なぜなら、俺が今生き延びているのは全てスキル「跳躍Lv1」の効果のお陰であるから。
「跳躍Lv1」の効果が切れればたちまち木々の破片に呑み込まれデスポーンするだろう。
そしてその生命線とも言えるスキルの効果時間が着々と終わりに近づいている。
「対策を考える時間を作るための対策が必要ってか!?」
スキルの効果時間が延びれば延命治療と成りうる。スキルの効果時間はスキルレベルを参照しているので、あと10数秒でLvが上がればいいのだが……
そう上手くも行かないだろう。
また新たに月環樹が破壊される。この切羽詰まった状況の中で1つ幸いなのは、深化したあとのAIの性能が格段に落ちていること。

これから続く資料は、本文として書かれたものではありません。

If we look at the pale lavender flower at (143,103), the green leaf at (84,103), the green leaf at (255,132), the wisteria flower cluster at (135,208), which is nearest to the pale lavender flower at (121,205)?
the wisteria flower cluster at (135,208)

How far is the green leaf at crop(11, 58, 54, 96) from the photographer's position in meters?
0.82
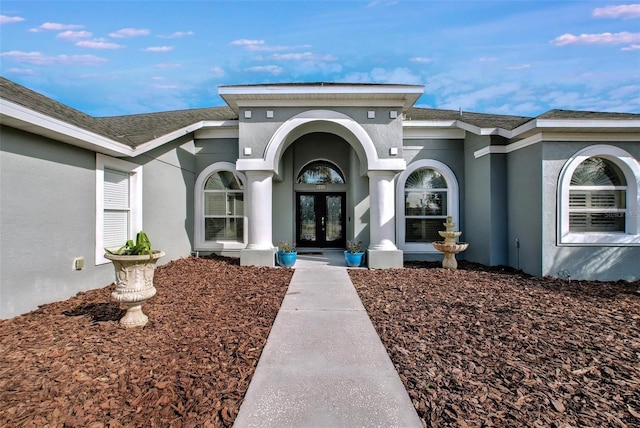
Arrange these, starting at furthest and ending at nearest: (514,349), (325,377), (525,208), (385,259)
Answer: (385,259)
(525,208)
(514,349)
(325,377)

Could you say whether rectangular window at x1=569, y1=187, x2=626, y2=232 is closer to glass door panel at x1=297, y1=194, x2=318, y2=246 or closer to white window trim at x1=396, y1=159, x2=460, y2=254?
white window trim at x1=396, y1=159, x2=460, y2=254

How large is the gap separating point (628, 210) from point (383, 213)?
567 cm

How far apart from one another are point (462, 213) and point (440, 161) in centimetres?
177

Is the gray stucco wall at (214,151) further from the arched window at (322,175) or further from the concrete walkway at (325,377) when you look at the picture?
the concrete walkway at (325,377)

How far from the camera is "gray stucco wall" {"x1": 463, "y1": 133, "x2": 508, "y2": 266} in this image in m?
8.27

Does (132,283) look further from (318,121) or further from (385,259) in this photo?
(318,121)

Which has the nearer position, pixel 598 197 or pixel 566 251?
pixel 566 251

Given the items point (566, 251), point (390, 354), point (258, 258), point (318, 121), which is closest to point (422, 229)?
point (566, 251)

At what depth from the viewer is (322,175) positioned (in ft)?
38.2

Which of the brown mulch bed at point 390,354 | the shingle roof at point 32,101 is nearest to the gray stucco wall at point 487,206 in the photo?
the brown mulch bed at point 390,354

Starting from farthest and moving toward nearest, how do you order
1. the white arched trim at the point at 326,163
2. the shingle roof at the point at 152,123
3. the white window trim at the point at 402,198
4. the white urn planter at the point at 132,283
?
the white arched trim at the point at 326,163, the white window trim at the point at 402,198, the shingle roof at the point at 152,123, the white urn planter at the point at 132,283

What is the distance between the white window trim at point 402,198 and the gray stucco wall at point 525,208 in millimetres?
1553

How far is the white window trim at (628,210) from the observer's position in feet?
23.2

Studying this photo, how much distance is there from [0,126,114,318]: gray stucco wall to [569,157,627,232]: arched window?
1060cm
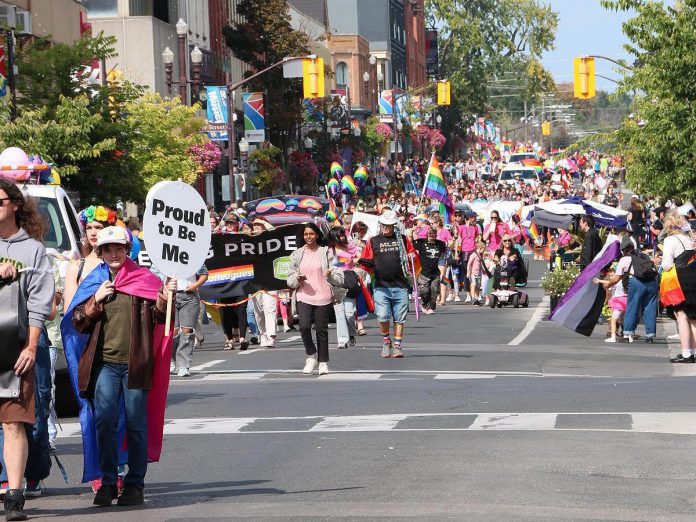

さっきまではフェイントに引っかかったりする程度の読みと予測を行っていた。
だが今はステータスのゴリ押しでしかない。圧倒的な俊敏と筋力に物をいわせ追い立てているだけ。
さっきから同じ手段で避けているのにそれを読む気配が全くなく、ただ俺の後手に回るのみ。
これは本当に性能が落ちたのか、それともわざわざそうしなくても負けないという自信か。
或いは……
「跳躍Lv1」が切れるまであと10秒。